To investigate how different factors affect the rate of breakdown of sucrose by the enzyme sucrase.

pH Value

There is an optimum pH value for all enzymes where the rate of reaction is at it's quickest. If the pH value moves too far either way the enzyme will become denatured. Most enzymes optimum pH value is between pH 5 and 9 however most catalyse most efficiently pH 7. Arogant of denaturing the enzyme, a change in pH alters the ionisation of the amino acid side chains at the aqctive site.

Concentration of enzyme and substrate

As the concentrations of enzyme and substrate increase as does the chance of particle collision between the two. Obviously this speeds up the rate of reaction however the rate become constant as the enzymes works at it's stop speed.

Temperature

I have chosen tempertaure to be my variable factor in my investigation. I have chosen this as varying the temperature is easy compared with others. This is time efficient.

Increasing the temperature of the substrate means the substrate will gain kinetic energy as the kinetic theory states.

Heat is absorbed by particles, which is converted into kinetic energy, causing them to move more rapidly.

Obviously if the particles are moving far more rapidly due to absorbed kinetic energy this will increase the chacnce of molecular collisions. The greater the amount of molecular collisions the greater amount of enzyme- substrate complexes will be formed. This will obviously increase the rate of the reaction.

However if too much heat is absorbed by the molecules they will vibrate greatly and become too violent meaning their bonds with the enzymes will break. This will cause the collapse of the tertiary structure of the enzyme. When this happens the enzyme become denatured.

There is a specific temperature of all enzymes where the enzymes gain their maximum potential of heat energy but do not lose their tertiary structure. This is called their optimum temperature. This means the enzyme may speed up the rate of the reaction to its greatest. The optimum temperature varies from enzyme to enzyme and when this is exceeded the enzyme starts to become denatured.

In this experiment I hope to obtain results on how long it takes for the substrate to be catalysed by the enzyme to form glucose and fructose. To determine when glucose is formed we will use clinistix to inform us. When the tip of the clinistix (pink) turns blue we will know glucose is present. This is when we will stop timing. To obtain the rate of the reaction from this time I will simply take the recipricol of it.

Method

To begin the experiment the following list of apparatus must be assembled as shown in the diagram below.

* Water bath

* Test tube rack

* Test tubes

* Thermometer

* Measuring cylinder

* Stopwatch

* Clinistix

* Distilled water

* 10% sucrose solution

* 5% enzyme solution

Diagram of appartus

* Firstly we will measure 5cm of 10% of sucrose solution with a measuring cylinder and pour it into a test tube.

* We will then measure 5cm of 5% sucrase solution into a measuring cylinder and also put it into a test tube.

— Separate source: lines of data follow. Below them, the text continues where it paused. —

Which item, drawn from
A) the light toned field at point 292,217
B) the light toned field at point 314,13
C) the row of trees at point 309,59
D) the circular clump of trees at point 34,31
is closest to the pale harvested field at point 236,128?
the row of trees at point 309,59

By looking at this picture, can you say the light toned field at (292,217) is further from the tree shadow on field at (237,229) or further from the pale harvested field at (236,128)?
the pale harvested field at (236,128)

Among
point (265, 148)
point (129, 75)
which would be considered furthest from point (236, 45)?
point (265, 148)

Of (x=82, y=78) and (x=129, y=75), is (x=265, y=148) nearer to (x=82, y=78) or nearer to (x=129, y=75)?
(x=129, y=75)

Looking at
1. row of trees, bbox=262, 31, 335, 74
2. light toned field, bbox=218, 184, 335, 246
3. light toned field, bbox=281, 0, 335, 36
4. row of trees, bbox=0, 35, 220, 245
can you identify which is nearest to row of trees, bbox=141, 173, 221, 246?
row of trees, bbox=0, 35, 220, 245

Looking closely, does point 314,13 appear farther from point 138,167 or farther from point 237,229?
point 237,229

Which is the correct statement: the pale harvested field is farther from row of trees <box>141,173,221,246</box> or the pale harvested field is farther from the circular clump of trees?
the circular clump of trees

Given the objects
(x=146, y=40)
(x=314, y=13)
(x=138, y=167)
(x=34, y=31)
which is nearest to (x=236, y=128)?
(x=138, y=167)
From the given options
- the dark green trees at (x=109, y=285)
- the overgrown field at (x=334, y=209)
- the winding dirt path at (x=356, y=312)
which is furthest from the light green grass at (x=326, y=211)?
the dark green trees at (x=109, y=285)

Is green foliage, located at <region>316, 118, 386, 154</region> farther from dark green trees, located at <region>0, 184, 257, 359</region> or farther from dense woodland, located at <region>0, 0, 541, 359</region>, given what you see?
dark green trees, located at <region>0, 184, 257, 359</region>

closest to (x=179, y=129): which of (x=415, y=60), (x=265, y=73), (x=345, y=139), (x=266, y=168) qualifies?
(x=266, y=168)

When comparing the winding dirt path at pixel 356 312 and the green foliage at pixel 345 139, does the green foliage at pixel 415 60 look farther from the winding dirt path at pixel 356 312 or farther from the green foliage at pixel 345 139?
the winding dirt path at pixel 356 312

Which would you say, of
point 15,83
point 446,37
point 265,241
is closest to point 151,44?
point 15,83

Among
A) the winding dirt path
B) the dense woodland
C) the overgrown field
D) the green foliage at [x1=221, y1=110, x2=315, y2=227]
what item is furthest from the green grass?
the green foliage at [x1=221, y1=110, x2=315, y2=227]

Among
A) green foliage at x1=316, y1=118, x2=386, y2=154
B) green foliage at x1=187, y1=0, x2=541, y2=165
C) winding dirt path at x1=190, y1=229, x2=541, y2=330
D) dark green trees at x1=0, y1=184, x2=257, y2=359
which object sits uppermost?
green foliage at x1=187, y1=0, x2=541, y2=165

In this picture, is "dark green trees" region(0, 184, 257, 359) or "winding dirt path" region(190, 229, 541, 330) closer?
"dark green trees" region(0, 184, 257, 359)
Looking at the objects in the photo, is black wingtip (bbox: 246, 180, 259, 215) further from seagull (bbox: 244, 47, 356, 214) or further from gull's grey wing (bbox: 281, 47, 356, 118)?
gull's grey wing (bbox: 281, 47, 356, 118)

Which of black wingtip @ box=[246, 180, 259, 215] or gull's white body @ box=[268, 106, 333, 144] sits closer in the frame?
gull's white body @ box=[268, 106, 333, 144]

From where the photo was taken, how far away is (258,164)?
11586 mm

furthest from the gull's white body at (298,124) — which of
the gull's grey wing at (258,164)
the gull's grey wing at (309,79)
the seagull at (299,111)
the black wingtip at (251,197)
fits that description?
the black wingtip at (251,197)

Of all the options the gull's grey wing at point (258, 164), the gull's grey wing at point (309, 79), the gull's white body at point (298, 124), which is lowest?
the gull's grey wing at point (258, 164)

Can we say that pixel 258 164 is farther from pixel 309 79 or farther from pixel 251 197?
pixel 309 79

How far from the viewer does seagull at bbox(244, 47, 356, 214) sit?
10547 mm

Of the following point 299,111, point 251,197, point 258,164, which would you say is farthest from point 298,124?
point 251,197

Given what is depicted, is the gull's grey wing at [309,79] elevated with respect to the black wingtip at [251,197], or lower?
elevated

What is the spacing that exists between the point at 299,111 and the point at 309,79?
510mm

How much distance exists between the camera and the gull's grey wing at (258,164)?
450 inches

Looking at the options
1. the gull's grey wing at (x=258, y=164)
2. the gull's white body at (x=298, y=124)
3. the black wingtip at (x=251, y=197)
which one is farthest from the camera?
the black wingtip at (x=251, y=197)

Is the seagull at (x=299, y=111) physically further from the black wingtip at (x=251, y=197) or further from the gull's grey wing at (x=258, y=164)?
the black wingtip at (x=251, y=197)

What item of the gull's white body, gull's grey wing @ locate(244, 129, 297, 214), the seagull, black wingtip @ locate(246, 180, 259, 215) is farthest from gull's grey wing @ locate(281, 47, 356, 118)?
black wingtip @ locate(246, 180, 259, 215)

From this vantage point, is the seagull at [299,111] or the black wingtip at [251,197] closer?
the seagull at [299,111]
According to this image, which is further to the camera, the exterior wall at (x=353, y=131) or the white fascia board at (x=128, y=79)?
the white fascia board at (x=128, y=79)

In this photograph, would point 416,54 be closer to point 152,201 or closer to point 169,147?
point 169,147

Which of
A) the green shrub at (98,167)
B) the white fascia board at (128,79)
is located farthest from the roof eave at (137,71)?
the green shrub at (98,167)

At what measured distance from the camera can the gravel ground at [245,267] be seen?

* We will then place the test tubes with sucrose and sucrase into the water bath which is heated appropiately to a certain temperature. This will heat the solution. Let the sucrose acclimatise for 5 minutes.

* Check the temperature of the sucrose with the thermometer.

* We then add the clinistix to the sucrose solution.

* We mix the two solutions together.

* Add this same point we start the stopwatch in order to stop it when the clnistix turns blue, thus glucose being present.

* When the clinistix does turn blue we stop the clock stop and record the results.

* We repeat this procedure 3 times for each temperature to get an average and we carry this out for 10, 20, 30, 35, 40, 45 and 50 degrees celsius.

* Record the results in a table.

Precautions

We must allow the sucrose to acclimatise to it's accordant temperature in the water bath before adding the sucrase enzyme. For each experiment stop the stopwatch only after the clinistix turns to a similar, certain shade of blue. We must also remember to wash all the equipment with distilled water after each experiment to remove any residue that may affect the next set of results.

In order to make sure it is a fair test we must make sure we keep all other variables exactly the same. We may keep the pH values the same by adding buffer solution. We must also only use the same volume and concentration of solution each time and we must only vary the temperature.

We take a greater number of readings around the enzymes temperature (35, 40, 45 degrees celsius) for greater accuracy. We know the optimum temperature for sucrase is 40 C. (Acknowledgment : Advanced Human Biology, J. Simpkins and J.I. Williams)

Hypothesis

For each and every enzyme reaction the temperature coefficient law (Q10) is vital for predicting rates of reactions.

Q10 = Rate of reaction at T + 10 C

Rate of reaction at T

(Acknowledgment : Advanced Human Biology, J. Simpkins and J. I. Williams)

This equation expresses the effect of a 10 C on the rate of reaction. According to this equation if I were to use the time taken as the rate of reaction it would half every 10 C temperature rise, however as I am using the reciprocol it will double.

With this in mind I am finally able to predict that the rate of reaction will increase with the temperature and as the temperature increases by 10 C the rate will double. This is until the temperature exceeds the optimum temperature. I predict that the rate of reaction is proportional to temperature.